Top of Selected excerpt

Reasoning distillation: teaching small models to think
How chain-of-thought traces turned distillation from a compression trick into a way to transfer reasoning itself — the DeepSeek-R1 recipe and why it changed the field.
Reasoning distillation trains a small model on a large model's chain-of-thought traces, so the student learns to reason rather than just to answer. DeepSeek-R1 proved it at scale in 2025: ~800,000 reasoning traces, plain supervised fine-tuning, no reinforcement learning — and the resulting 32B student beat OpenAI's o1-mini on several benchmarks. The lesson: reasoning transfers cheaply, and distilling from a strong reasoner often beats running RL on a small model directly.
For most of its history, distillation transferred answers. The breakthrough of the last two years is that you can transfer reasoning — the step-by-step thinking a model does before it answers. This single shift is why small open models can now solve competition math and hard coding problems that everyone assumed required frontier scale.

Bottom of Selected excerpt

What you will do:
• a. From the article on reasoning distillation, extract the passage that begins with the words containing "Reasoning distillation trains" and ends with "small model directly.".
• b. According to the reasoning distillation article, which OpenAI model did DeepSeek-R1's 32B student beat on several benchmarks?
• c. Proceed with the article on reasoning distillation from the point where it stops.

Top of Data shown

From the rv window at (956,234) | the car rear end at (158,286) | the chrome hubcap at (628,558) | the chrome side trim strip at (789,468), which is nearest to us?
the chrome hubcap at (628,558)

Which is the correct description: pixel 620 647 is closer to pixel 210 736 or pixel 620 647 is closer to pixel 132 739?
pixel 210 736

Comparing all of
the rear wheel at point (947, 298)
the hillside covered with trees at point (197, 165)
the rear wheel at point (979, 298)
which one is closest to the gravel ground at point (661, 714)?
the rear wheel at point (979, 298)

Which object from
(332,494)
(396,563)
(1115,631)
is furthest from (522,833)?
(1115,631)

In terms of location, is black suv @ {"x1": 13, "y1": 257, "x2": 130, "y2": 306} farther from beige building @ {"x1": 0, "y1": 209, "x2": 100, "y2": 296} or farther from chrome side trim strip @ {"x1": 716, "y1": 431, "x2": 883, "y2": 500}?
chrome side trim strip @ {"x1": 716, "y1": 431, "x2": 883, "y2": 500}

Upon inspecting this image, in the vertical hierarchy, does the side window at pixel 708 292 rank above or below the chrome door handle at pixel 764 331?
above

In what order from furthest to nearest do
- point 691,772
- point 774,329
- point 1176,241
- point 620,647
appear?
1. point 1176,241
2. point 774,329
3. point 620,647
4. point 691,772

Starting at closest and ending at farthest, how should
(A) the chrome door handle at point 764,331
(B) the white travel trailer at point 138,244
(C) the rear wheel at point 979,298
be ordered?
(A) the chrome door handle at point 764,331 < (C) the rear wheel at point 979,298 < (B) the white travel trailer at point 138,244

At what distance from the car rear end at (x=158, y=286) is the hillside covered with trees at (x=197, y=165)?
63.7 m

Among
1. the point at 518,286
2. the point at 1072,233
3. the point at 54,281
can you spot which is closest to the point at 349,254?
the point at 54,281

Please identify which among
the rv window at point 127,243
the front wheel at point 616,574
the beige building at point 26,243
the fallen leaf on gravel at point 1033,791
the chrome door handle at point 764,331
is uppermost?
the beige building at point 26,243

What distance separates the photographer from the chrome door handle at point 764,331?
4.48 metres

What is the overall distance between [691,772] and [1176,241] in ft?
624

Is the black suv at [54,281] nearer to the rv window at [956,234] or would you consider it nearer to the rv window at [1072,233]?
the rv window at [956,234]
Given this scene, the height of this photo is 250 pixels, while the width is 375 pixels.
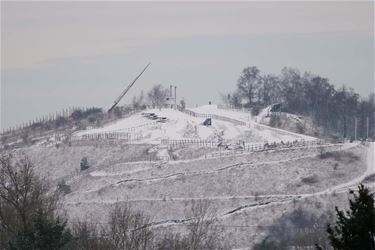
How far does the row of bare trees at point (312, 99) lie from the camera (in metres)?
117

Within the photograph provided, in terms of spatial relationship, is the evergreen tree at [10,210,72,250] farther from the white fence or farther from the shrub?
the white fence

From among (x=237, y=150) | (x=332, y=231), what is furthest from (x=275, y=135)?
(x=332, y=231)

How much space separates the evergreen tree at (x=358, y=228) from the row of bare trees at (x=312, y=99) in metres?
97.8

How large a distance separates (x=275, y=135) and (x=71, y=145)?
18559 millimetres

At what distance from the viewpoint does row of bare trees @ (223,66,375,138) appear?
117m

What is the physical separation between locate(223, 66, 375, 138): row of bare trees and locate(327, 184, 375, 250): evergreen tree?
97.8 m

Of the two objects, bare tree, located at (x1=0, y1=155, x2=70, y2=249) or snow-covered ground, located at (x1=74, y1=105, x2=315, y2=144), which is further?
snow-covered ground, located at (x1=74, y1=105, x2=315, y2=144)

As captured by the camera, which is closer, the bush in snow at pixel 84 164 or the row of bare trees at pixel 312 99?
the bush in snow at pixel 84 164

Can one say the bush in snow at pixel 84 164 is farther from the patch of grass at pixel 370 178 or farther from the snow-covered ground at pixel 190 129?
the patch of grass at pixel 370 178

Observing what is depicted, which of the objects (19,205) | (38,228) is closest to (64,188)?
(19,205)

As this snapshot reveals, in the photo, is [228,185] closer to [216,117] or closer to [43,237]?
[216,117]

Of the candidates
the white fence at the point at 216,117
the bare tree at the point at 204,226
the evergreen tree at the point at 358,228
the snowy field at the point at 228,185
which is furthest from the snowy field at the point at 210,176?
the evergreen tree at the point at 358,228

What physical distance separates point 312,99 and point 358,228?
104m

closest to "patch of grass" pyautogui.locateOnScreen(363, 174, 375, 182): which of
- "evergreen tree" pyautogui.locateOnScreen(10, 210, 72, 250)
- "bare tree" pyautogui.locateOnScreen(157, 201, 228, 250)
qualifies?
"bare tree" pyautogui.locateOnScreen(157, 201, 228, 250)
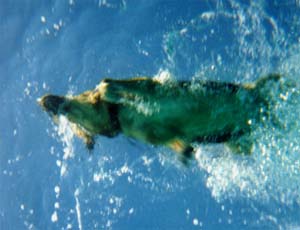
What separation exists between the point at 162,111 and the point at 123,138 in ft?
8.52

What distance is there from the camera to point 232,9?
10641 mm

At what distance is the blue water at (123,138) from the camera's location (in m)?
10.3

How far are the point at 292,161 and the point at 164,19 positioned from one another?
→ 446cm

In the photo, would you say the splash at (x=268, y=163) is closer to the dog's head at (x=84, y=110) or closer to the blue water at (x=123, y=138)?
the blue water at (x=123, y=138)

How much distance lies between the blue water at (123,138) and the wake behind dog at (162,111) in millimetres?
1092

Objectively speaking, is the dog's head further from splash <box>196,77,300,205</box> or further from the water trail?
the water trail

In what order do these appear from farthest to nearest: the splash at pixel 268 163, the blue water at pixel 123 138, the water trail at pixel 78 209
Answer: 1. the water trail at pixel 78 209
2. the blue water at pixel 123 138
3. the splash at pixel 268 163

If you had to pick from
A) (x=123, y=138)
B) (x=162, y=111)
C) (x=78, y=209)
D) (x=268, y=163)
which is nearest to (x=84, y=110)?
(x=162, y=111)

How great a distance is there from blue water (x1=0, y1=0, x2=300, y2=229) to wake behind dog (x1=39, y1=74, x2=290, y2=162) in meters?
1.09

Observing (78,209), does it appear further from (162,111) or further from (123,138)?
(162,111)

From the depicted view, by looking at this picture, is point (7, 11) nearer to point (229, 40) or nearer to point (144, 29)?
point (144, 29)

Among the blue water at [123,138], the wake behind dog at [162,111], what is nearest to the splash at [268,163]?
the blue water at [123,138]

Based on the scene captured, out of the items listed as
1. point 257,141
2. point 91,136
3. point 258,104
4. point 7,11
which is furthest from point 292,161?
point 7,11

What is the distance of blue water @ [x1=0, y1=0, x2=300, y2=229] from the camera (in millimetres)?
10281
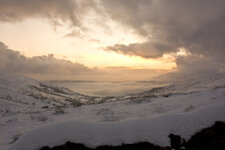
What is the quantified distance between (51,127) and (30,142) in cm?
94

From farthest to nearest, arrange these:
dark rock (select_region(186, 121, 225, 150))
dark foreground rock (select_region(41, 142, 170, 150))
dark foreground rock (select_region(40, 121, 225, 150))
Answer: dark foreground rock (select_region(41, 142, 170, 150)) → dark foreground rock (select_region(40, 121, 225, 150)) → dark rock (select_region(186, 121, 225, 150))

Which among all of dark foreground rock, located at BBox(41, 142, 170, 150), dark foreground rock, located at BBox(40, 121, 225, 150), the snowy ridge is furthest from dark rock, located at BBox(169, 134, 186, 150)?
dark foreground rock, located at BBox(41, 142, 170, 150)

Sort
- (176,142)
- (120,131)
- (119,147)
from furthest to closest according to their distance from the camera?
(120,131) → (176,142) → (119,147)

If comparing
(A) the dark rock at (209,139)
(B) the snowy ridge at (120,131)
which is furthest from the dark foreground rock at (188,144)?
(B) the snowy ridge at (120,131)

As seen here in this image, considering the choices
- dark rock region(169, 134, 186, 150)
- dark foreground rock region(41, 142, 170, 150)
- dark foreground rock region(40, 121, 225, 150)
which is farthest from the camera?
dark rock region(169, 134, 186, 150)

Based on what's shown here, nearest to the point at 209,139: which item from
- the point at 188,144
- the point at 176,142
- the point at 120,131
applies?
the point at 188,144

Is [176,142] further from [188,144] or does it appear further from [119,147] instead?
[119,147]

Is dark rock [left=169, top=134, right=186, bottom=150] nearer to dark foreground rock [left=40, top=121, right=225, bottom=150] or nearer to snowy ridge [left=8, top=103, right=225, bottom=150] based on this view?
dark foreground rock [left=40, top=121, right=225, bottom=150]

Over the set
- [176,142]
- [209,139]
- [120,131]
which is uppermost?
[120,131]

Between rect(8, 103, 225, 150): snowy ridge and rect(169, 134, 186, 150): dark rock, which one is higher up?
rect(8, 103, 225, 150): snowy ridge

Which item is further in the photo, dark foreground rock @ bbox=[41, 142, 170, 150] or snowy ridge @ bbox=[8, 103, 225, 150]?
snowy ridge @ bbox=[8, 103, 225, 150]

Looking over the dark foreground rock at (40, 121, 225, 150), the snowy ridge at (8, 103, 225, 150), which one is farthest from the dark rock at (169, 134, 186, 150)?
the snowy ridge at (8, 103, 225, 150)

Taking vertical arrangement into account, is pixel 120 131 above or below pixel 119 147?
above

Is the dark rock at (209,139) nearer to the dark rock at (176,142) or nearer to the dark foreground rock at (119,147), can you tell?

Bottom of Data shown

Per-task outputs:
• a.
Reasoning distillation trains a small model on a large model's chain-of-thought traces, so the student learns to reason rather than just to answer. DeepSeek-R1 proved it at scale in 2025: ~800,000 reasoning traces, plain supervised fine-tuning, no reinforcement learning — and the resulting 32B student beat OpenAI's o1-mini on several benchmarks. The lesson: reasoning transfers cheaply, and distilling from a strong reasoner often beats running RL on a small model directly.

• b. o1-mini

• c.
The idea: distill the trace, not just the label
A reasoning model doesn't jump to an answer — it produces a long chain of thought (CoT) first. The insight behind reasoning distillation is simple and powerful:
If you train a small model on the teacher's reasoning traces — not just its final answers — the student learns to reason, not merely to recall.
An early, clean demonstration was Google's Distilling Step-by-Step (Hsieh et al., 2023): extract natural-language rationales from the teacher and train the student to predict both the label and the rationale. A 770M-parameter student reportedly beat a few-shot 540B PaLM on a benchmark — using a fraction of the data. Reasoning, it turned out, is unusually distillable.
The watershed: DeepSeek-R1 (January 2025)
The moment the field changed was the release of the DeepSeek-R1 distilled models. The recipe was striking in its simplicity:
- Take the full, RL-trained R1 reasoning model as the teacher.
- Have it generate ~800,000 reasoning traces (roughly 600K chain-of-thought examples via rejection sampling, plus 200K general samples).
- Train six smaller dense models on those traces with pure supervised fine-tuning — no reinforcement learning.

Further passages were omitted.